- Observed by: Ancient Scottish Universities
- Type: Academic
- Date: Second Monday in February
- 2024 date: February 12
- 2025 date: February 10
- 2026 date: February 9
- 2027 date: February 8
- Frequency: annual

= Meal Monday =

Scottish traditional holiday

Meal Monday (also known as Oatmeal Monday) was a traditional holiday observed by the ancient universities of Scotland on the second Monday of February.

During the 17th century, Scottish university students lived in very basic accommodation and were required to bring their own fuel, firewood or peat, to maintain a fire. Their diet was meagre too, largely consisting of oatmeal, which they would make into porridge. This lifestyle would remain typical until the late 19th century. The Rev. James Sharp noted that as a student at the University of Edinburgh, "the liberal arts, sciences and theology were cultivated on oatmeal, with an occasional glass of beer on a Saturday night."

As the students' country homes or farms were some distance from the city universities, an occasional long weekend was scheduled to permit them to replenish their supplies. Originally, and until as recently as 1885, these Meal Mondays would occur regularly; the University of Edinburgh had one on the first Monday of every month. However, by 1896 Edinburgh established just one official holiday, on the second Monday in February.
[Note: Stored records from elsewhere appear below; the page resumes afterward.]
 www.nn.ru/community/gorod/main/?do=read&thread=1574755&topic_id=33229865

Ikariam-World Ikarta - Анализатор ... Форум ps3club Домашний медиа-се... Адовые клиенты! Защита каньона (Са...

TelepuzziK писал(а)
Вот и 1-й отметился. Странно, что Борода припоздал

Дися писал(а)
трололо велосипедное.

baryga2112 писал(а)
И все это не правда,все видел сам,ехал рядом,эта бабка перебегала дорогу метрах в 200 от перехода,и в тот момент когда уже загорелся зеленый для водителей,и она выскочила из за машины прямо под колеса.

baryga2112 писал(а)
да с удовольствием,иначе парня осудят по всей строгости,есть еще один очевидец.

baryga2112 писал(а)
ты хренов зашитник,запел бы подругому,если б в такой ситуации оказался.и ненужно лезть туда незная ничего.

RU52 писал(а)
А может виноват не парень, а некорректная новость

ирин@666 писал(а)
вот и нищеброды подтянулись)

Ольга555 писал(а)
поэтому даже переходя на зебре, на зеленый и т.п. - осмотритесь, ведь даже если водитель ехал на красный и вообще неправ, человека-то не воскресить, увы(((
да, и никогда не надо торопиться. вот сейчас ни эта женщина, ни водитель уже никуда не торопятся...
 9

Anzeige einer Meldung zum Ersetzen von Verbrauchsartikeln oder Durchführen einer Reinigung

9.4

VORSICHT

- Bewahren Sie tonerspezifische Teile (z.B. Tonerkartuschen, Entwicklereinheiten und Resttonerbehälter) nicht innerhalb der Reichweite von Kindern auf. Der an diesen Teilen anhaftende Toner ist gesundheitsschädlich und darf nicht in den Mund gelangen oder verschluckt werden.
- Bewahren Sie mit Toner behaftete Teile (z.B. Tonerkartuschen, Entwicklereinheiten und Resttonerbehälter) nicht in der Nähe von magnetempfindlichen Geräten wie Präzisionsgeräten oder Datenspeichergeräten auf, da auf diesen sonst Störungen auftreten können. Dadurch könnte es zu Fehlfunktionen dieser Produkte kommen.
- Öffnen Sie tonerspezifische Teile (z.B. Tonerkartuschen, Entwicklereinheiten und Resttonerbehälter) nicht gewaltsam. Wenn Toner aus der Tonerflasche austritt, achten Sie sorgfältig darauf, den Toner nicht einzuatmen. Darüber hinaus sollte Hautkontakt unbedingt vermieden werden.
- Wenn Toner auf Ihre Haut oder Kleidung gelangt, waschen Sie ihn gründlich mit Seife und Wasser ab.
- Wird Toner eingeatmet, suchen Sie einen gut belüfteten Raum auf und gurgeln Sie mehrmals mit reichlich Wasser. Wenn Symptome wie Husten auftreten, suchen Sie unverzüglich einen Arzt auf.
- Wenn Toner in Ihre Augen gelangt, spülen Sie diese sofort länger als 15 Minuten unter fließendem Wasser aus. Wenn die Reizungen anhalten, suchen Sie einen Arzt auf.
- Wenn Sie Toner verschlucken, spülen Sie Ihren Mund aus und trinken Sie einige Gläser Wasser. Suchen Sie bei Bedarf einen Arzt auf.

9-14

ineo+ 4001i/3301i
Meal Monday remained widely observed in Scotland during the late 19th and 20th century, with Glasgow and Aberdeen Universities also having the academic holiday. In 2006, Scottish author Alexander McCall Smith reported that "[it] was still celebrated some 30 years ago, when I was a student, although nobody used it to fetch oatmeal." By the beginning of the 21st century, however, the Universities no longer afforded their students an official Meal Monday holiday, though the University of St. Andrews still maintains Meal Monday as a statutory holiday for "manual staff."